News Judgement and Story Selection

11 Did you decide this story matters because you recognise its importance for your readers, or because an AI tool ranked it high or an engagement algorithm suggested it?
12 When Perplexity showed you trending topics, did you ask yourself whether those trends matter to your actual audience or just whether many people are searching for them?
13 Can you explain why this story is worth publishing now instead of next month in language that has nothing to do with search volume or social media potential?
14 If you used an AI to help choose between two possible stories, what would your own instinct have chosen and why?
15 Are you chasing stories because they seem important or because they fit the angles that AI tools keep surfacing?
16 When you read an AI summary of what a story is about, did you then think differently about which parts really matter?
17 Have you published a story recently that was factually accurate but somehow missed the real point that people in that situation kept trying to tell you?
18 How would you justify this story to an editor who did not have access to the same AI tools you used?
19 Did you choose this angle because it answers what readers actually need to know or because it was easiest for an AI to help you research?
20 When an AI suggested a different way to frame the story, did you test that frame against your own reporting or just use it because it was offered?

Fact Verification and Research Depth

21 When ChatGPT confirmed that a fact was correct, did you independently verify it using your own sources or stop there?
22 If Perplexity cited a source for something important in your story, did you find that source yourself and read the original context?
23 Can you identify which facts in this story came from AI research versus facts you sourced directly and which ones you actually verified twice?
24 When you used Otter.ai to transcribe an interview, did you notice errors in the transcript that might change the meaning of what was said?
25 If an AI tool said a statistic was from a certain organisation, did you ring that organisation to check or trust what the AI reported?
26 Are there any claims in your story that you would struggle to defend by pointing to a primary source you have personally reviewed?
27 When multiple AI tools disagreed about a fact, which one did you trust and why, or did you do your own reporting?
28 Have you noticed yourself accepting AI summaries of research papers instead of reading sections of the papers themselves?
29 If you had to cut ties with all AI tools tomorrow, which facts in this story would you have to re-report from scratch?
30 When Claude wrote your first draft, how many sentences did you leave unchanged because they seemed good enough rather than because you verified them?

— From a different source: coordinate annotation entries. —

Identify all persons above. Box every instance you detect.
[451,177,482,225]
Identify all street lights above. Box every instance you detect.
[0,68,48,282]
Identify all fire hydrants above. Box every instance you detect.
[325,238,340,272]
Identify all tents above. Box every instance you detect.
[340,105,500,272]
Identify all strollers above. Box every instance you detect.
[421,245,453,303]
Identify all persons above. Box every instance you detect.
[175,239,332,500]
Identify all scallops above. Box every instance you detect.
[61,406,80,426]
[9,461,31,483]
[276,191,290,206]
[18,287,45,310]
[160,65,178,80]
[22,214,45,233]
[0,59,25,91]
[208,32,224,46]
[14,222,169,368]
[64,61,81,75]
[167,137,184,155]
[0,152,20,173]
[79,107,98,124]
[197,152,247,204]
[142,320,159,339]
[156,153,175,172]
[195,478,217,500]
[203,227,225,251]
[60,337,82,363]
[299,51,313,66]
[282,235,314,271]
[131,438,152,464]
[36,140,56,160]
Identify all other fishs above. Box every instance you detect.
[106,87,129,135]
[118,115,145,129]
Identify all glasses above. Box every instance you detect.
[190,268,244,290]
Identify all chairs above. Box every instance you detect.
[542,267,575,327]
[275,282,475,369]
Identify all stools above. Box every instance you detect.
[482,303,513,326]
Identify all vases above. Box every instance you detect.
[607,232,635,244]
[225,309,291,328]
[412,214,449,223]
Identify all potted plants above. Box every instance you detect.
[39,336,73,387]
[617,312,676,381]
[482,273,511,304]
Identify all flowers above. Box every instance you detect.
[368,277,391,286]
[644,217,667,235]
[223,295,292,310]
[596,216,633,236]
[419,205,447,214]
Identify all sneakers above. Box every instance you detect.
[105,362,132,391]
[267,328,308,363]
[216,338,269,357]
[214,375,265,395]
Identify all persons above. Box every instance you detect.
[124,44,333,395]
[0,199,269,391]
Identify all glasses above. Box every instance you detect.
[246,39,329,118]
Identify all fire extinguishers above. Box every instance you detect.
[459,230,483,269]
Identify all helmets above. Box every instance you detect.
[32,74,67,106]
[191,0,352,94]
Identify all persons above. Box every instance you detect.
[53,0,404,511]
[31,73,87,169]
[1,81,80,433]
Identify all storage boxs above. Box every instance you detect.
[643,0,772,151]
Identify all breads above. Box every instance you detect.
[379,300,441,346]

Editorsial Instinct and Professional Judgment

31 Before you asked an AI to help with this story, what was your gut instinct telling you about what the real problem was?
32 Can you recognise the difference between a story that AI research made easier and a story that you would not have written without AI suggestions?
33 When you were starting out in journalism, what questions did you ask sources that you no longer ask because you can search for the answer instead?
34 Have you tested your story instincts recently without AI tools, or would doing so feel slower and less confident than it used to?
35 If you showed this story to a reporter who does not use AI, could they identify any places where your reporting feels thinner than it might otherwise be?
36 When you pitched this story to your editor, did you explain why it matters or did you rely on metrics and trending topics to make the case?
37 Are there stories you decided not to pursue because they seemed hard to report rather than because they did not matter?
38 Think of the best story you have written in the past two years. How much of the reporting for that story came from conversations with people versus research through tools?
39 When a source tells you something surprising, do you still feel the instinct to dig deeper or do you wait to see whether an AI tool flags it as noteworthy?
40 If you read back through stories you wrote three years ago, before you relied on AI, do you notice yourself making different choices about what to investigate?